By employing key data from members who opted in to using the product — including recent card payments and borrowing activity — TTCU originated more than 611 loans totaling $13.6 million. Though that was a relatively small portion of its overall $1.7 billion lending portfolio last year, the loans satisfied a niche need that otherwise would have gone overlooked.
Wealth tools such as the scoring product can help the credit union better understand the spending habits of its members and develop pre-approved offers for financial products that deepen its relationship with members, Baenziger explained. That ability furthers its "financial wellness strategy for educating and empowering our members to have control over their financial lives," he said.

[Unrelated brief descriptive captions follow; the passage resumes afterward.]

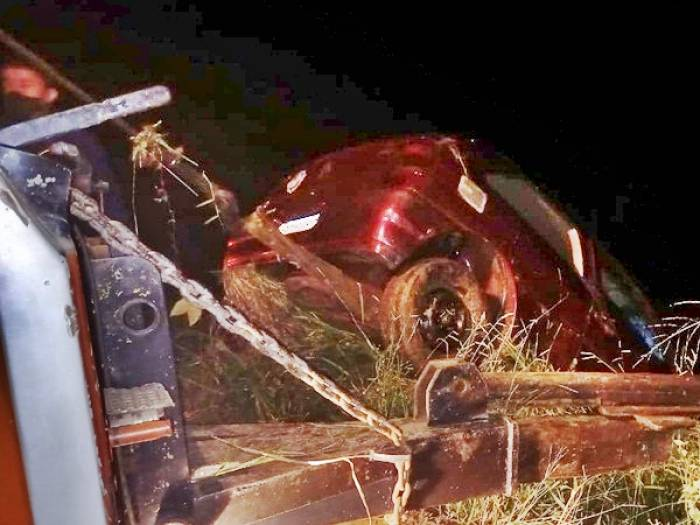 Casal e criança de 7 anos morrem após carro cair no Rio Carangola na MG-265 - Foto: Rádio Muriaé/Paulo Roberto da Rádio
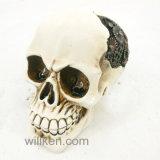 Decoración casera de Víspera de Todos los Santos con el cráneo de la resina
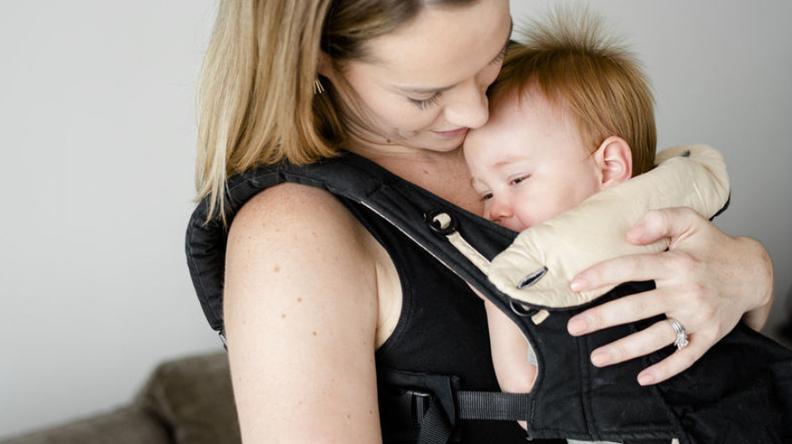 Gendongan bayi memudahkan Ayah dan Ibu membawa Si Kecil ke luar rumah.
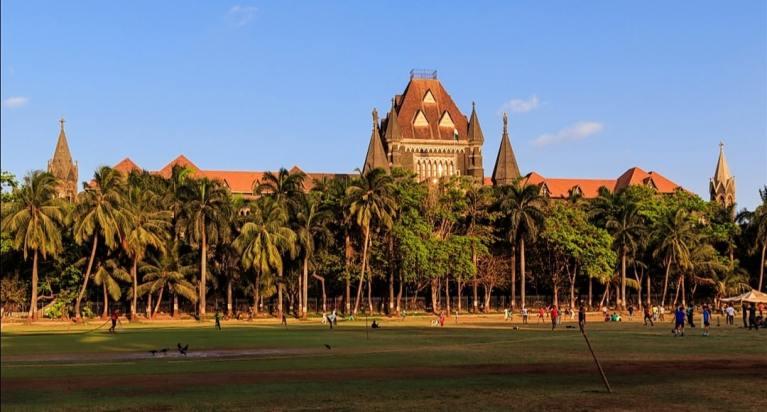 Bombay High Court hears Arnab Goswami's habeas corpus plea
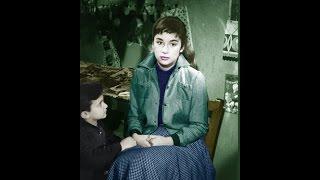 Το κορίτσι με τα παραμύθια Αλίκη Βουγιουκλάκη To koritsi me ta parami8ia Aliki Vougiouklaki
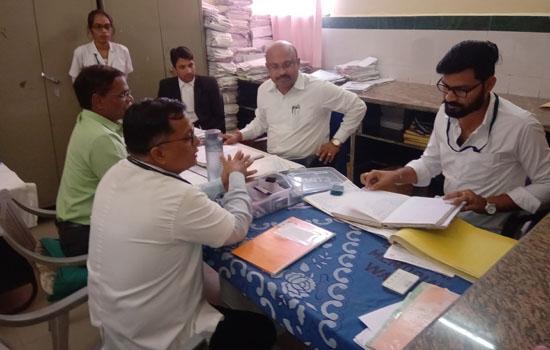 लक्ष्मीकांत वैष्णव ने जिला चिकित्सालय का किया निरीक्षण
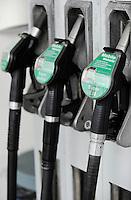 Germany, petrol station, petrol Super E10 has a share of 10% biofuel / Deutschland Hamburg, Tanksaeule mit Super E10 Kraftstoff, dem 10% Biokraftstoff beigemischt ist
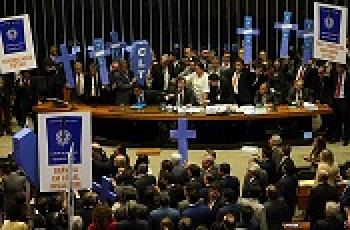 EM NOVA REFORMA TRABALHISTA, GOVERNO QUER >PULVERIZAR> DIREITOS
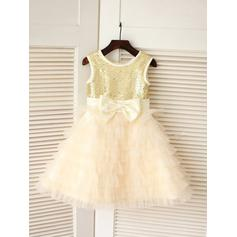 A-Line/Princess Scoop Neck Knee-length With Bow(s) Tulle/Sequined Flower Girl Dresses (010211932)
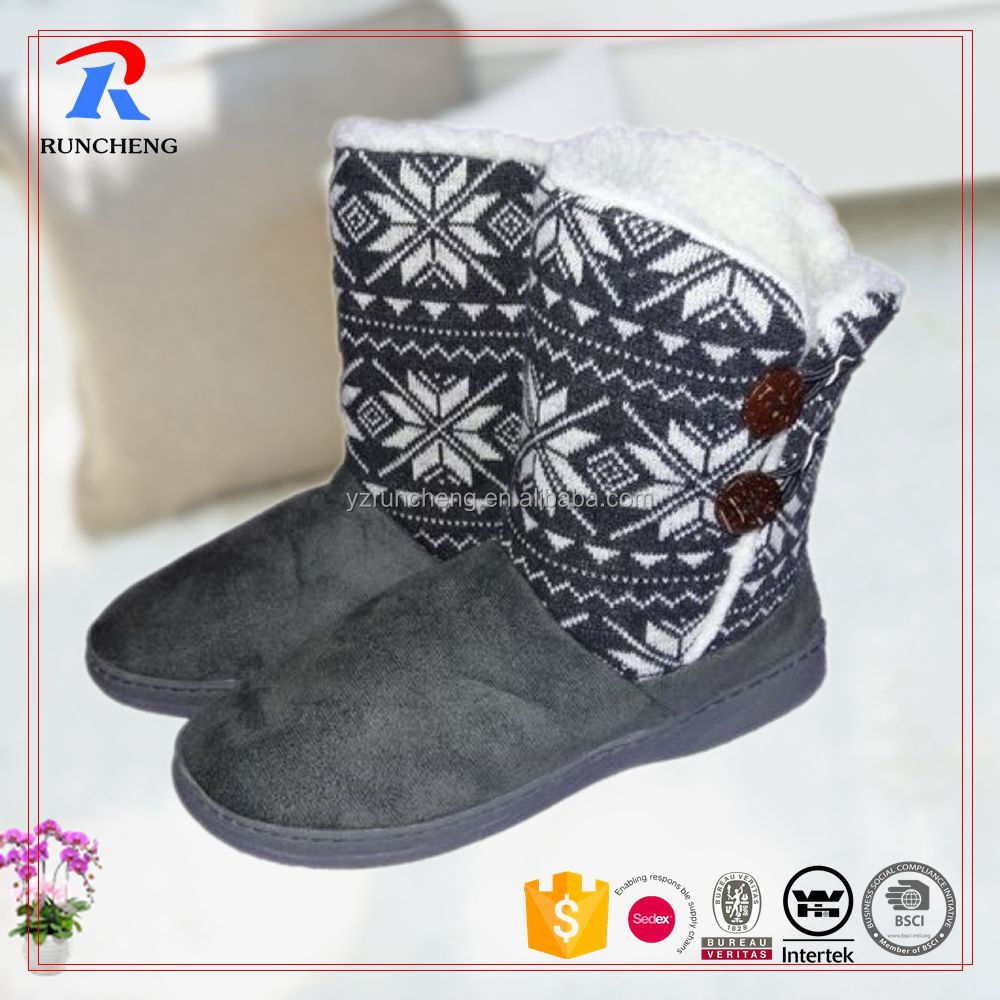 Knitted warm make woman slipper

Solid financial planning is vital for younger consumers, many of whom are quickly
JB Orecchia, president and chief executive of SavvyMoney, emphasized how integral credit scoring is when determining how fast a consumer is able to address accumulated debt and those who continually manage their accounts are more likely to stay on top of scheduled payments.
"It's so important to build a good credit history and to establish yourself when you're starting out in credit, because it's going to be the cost of borrowing money. … Over time, the higher interest rates are going to keep you from building wealth," Orecchia said.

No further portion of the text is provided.